:: Task description ::
Where an entry contains a picture, skip the picture and write out everything else exactly.

:: Data extracts ::

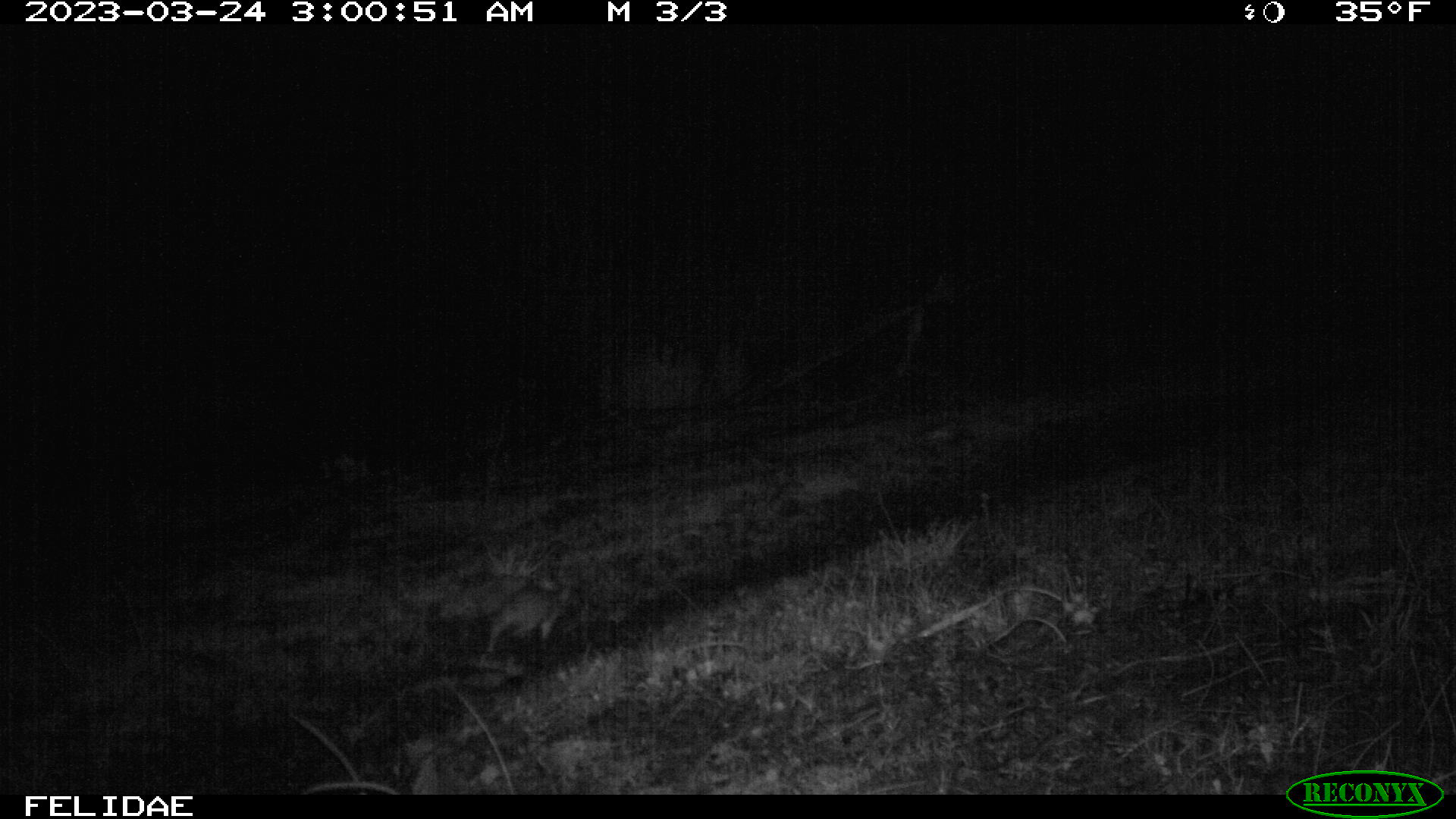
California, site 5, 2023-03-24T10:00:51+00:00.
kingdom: Animalia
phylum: Chordata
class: Mammalia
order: Rodentia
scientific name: Rodentia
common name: mouse or rat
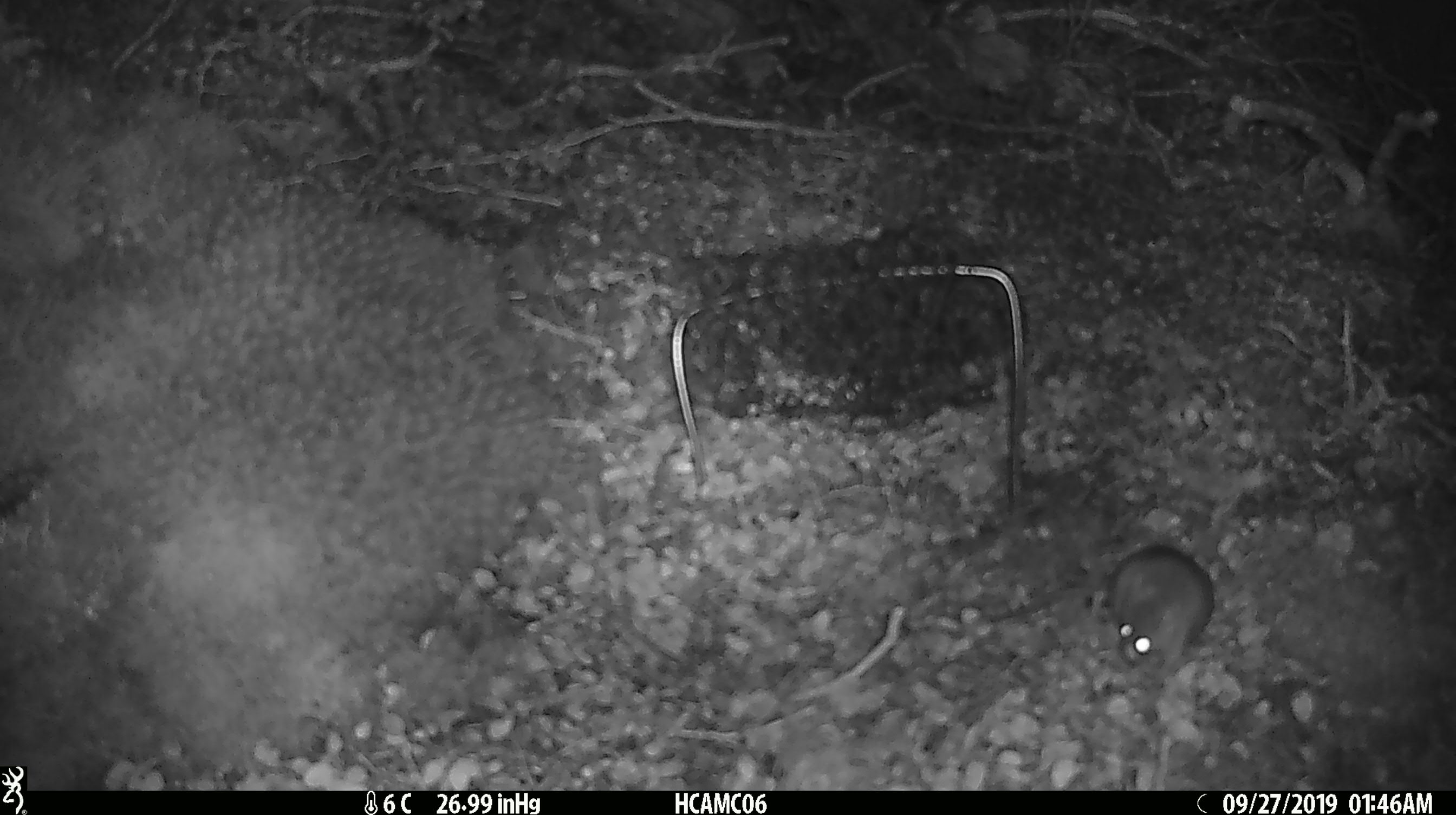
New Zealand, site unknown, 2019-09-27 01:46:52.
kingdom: Animalia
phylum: Chordata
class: Mammalia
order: Rodentia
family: Muridae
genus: Mus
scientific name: Mus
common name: mouse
Mouse (Mus).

:: Solution below ::
California, site 5, 2023-03-24T10:00:51+00:00.
kingdom: Animalia
phylum: Chordata
class: Mammalia
order: Rodentia
scientific name: Rodentia
common name: mouse or rat
New Zealand, site unknown, 2019-09-27 01:46:52.
kingdom: Animalia
phylum: Chordata
class: Mammalia
order: Rodentia
family: Muridae
genus: Mus
scientific name: Mus
common name: mouse
Mouse (Mus).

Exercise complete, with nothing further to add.